Let's Write an IPython Extension the Hard Way

16 Jul 2020

17 minutes read

#IPython

I love IPython. I love using it, I love writing about it, I love taking pictures with its core contributors (Hi Paul!). If I ever get invited to the "Talk Python To Me" podcast (not that I have anything interesting to talk about), and Michael Kennedy is going to ask me what my favorite Python package is, you know what I'm going to say? Yep, IPython.

So, when a friend of mine asked me what kind of lightning talk^[1] I want to prepare for one of the upcoming micro-conferences, my first thought was: "Let's try to make something cool with IPython". Maybe I can improve the %rerun magic function?

What's wrong with the `%rerun` function?

You can use %rerun to run commands from this or previous sessions of IPython. The most common use case for me is to get my IPython session to the same state when I left it last time. It usually happens when I close it because I think I'm done, and then I realize that I actually want to check one more thing with all the previous data that I had. Well, in standard Python REPL, to rerun all the previous commands, I would have to press "arrow up" + "enter" a lot. With IPython, I can just run this one command: %rerun ~1/, and it will execute all the commands from the previous session:

In [1]: a = 5

In [2]: b = 10

# Close IPython and open a new session

In [1]: %rerun ~1/
=== Executing: ===
a = 5
b = 10
=== Output: ===

In [2]: a
Out[2]: 5

In [3]: b
Out[3]: 10

But, there is one problem. If one of the past commands throws an exception, IPython will stop. It executes all the commands up to the exception, fails on the exception, and that's it:

In [1]: a = 5

In [2]: b = 1/0
-----------------
ZeroDivisionError
----> 1 b = 1/0

ZeroDivisionError: division by zero

In [3]: c = 10

# Close IPython and open a new session

In [1]: %rerun ~1/
=== Executing: ===
a = 5
b = 1/0
c = 10
=== Output: ===
-----------------
ZeroDivisionError
      1 a = 5
----> 2 b = 1/0
      3 c = 10

ZeroDivisionError: division by zero

In [2]: a
Out[2]: 5

In [3]: c
--------------
NameError
----> 1 c

NameError: name 'c' is not defined

So if I want to execute the code after the exception, I have to figure out which command fails and rerun all commands after that line. For example, I can call: %rerun ~1/5-66, and this will run all commands from 5th until 66th command.
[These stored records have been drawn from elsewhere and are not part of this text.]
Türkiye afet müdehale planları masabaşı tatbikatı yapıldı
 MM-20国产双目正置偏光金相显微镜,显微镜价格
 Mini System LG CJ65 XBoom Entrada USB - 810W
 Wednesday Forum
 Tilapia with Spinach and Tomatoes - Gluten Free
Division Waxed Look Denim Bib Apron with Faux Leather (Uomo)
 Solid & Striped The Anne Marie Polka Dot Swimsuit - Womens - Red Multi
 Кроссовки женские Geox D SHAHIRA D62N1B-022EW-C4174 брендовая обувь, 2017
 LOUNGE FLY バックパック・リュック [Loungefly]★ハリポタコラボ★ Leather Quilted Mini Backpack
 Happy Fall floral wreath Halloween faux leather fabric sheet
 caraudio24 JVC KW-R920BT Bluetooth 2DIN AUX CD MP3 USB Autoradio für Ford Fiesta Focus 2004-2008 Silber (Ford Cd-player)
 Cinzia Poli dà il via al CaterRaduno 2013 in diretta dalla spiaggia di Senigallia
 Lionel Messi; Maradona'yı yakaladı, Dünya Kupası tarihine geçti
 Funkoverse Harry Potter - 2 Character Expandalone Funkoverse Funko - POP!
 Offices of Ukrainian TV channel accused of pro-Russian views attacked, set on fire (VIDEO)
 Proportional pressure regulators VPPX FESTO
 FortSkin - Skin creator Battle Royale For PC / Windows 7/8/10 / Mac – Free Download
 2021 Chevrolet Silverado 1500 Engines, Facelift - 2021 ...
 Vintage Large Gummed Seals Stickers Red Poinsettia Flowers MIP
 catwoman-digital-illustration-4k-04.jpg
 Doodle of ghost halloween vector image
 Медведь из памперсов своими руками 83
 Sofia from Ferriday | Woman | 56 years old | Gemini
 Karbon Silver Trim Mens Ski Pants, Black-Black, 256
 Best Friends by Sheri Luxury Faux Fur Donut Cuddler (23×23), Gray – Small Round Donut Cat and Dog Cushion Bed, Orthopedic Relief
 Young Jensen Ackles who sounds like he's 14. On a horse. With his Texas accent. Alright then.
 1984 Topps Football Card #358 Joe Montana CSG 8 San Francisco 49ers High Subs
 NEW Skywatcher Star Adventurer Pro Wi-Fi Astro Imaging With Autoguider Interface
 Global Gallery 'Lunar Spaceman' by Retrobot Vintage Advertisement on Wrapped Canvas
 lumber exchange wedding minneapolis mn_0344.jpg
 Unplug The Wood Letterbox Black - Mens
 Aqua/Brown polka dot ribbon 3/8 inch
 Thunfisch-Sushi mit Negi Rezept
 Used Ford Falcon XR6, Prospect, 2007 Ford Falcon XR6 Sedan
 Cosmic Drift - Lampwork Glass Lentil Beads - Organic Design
This has some limitations. First of all, you need to say which commands you want to run explicitly. And for that, you need to know the total number of commands for a given session. It's no longer as convenient as just writing %rerun ~1/ and letting IPython figure out the rest.

Second of all - I don't know about you, but I have plenty of exceptions in my IPython sessions. After all, that's why IPython is for - experimenting with the code to find out what works and then copying that. So for each of the failed commands, I would have to exclude this line from the %rerun. This can quickly turn into a monstrosity like this: %rerun ~1/1-2 ~1/4-6 ~1/8-12 ~1/15-23 ...

It would be much better to temporarily ignore all the exceptions.

"Let's write an extension that does that!" - I thought. "It probably won't take longer than 5 minutes to explain everything, so it's a perfect material for a lightning talk".

It took longer than 5 minutes. Much longer. But it was an exciting journey!

Is there a plugin for that?

The first step was to check if someone already asked about this feature in the past. "Ignore exceptions" setting would be useful, so clearly someone must have thought about that before me.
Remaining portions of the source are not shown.